Obama Calls for Action to Protect Nuclear Stockpiles

WASHINGTON (CN) - President Obama called on world leaders "not simply to talk, but to act" to reduce the risk of nuclear terrorism by securing vulnerable nuclear materials. "In short, it is increasingly clear that the danger of nuclear terrorism is one of the greatest threats to global security -- to our collective security," Obama said Tuesday at the 47-nation Nuclear Security Summit.

"Two decades after the end of the Cold War, we face a cruel irony of history," Obama said in his opening speech Tuesday. "The risk of a nuclear confrontation between nations has gone down, but the risk of nuclear attack has gone up."

Obama's speech opened the second day of the summit, the largest gathering of world leaders in the United States in 65 years. The summit has already seen two major successes toward nuclear nonproliferation: Ukraine's promise to rid the country of enriched uranium stores and China's decision to back the United States in sanctions against Iran.

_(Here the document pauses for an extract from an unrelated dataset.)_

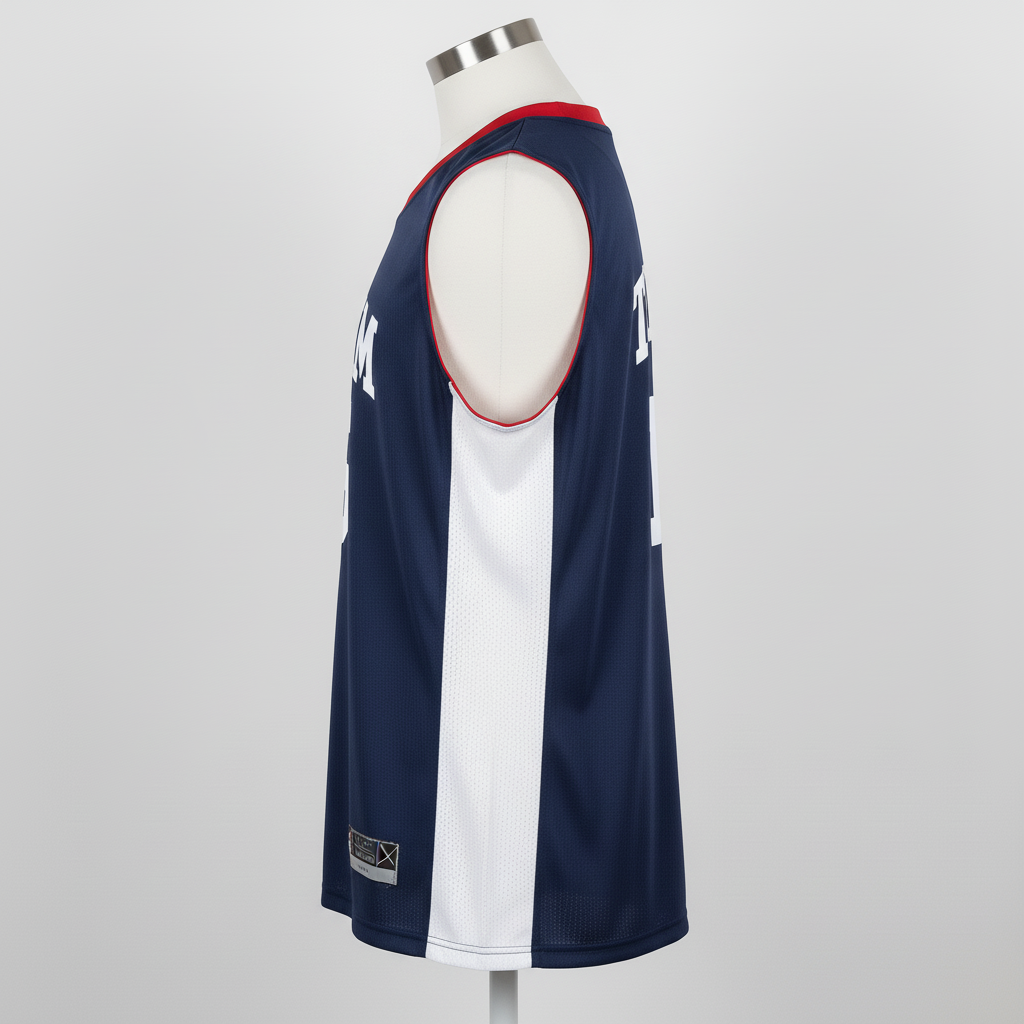 Side view of custom basketball practice jersey showing the lightweight mesh fabric and roomy practice-cut silhouette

After meeting with Obama yesterday, Ukrainian President Viktor Yanukovych announced the country's decision to get rid of all its enriched uranium stores by 2012, the date of the next nuclear summit, which will be held in Korea. Ukraine pledged to get rid of most of the nuclear material this year.

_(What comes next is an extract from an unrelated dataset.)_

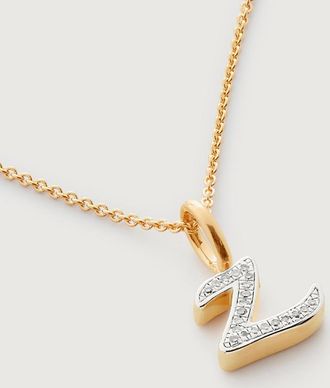 Monica Vinader Gold Alphabet Z Diamond Fine Chain Necklace Adjustable 46cm/18 Diamond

Chinese President Hu Jintao announced yesterday that China would work with the United States to establish sanctions against Iran to discourage the country from developing a nuclear weapons program.

Obama is hosting a string of bilateral meetings during the conference to secure similar commitments from other countries. The president has stated that his goal for the summit is to obtain commitments from countries to take "specific and concrete actions" to keep nuclear weapons out of the hands of terrorists.

"Terrorist networks such as al-Qaida have tried to acquire the material for a nuclear weapon, and if they ever succeed, they would surely use it," Obama said. "Were they to do so, it would be a catastrophe for the world."

He called on participating countries "to secure the nuclear materials in our countries and to prevent illicit trafficking and smuggling." Part of Obama's platform involves securing all the world's nuclear weapons within four years.

He said the summit shows a "serious and sustained effort" on the part of the international community to deal with the growing threat of nuclear terrorism.

"For the sake of our common security, for the sake of our survival, we cannot drift. We need a new manner of thinking -- and action. That is the challenge before us. And I thank all of you for being here to confront that challenge together, in partnership," Obama said.

The summit is the largest meeting of world leaders called by a U.S. president since President Franklin Roosevelt called the meeting that formed the United Nations in 1945.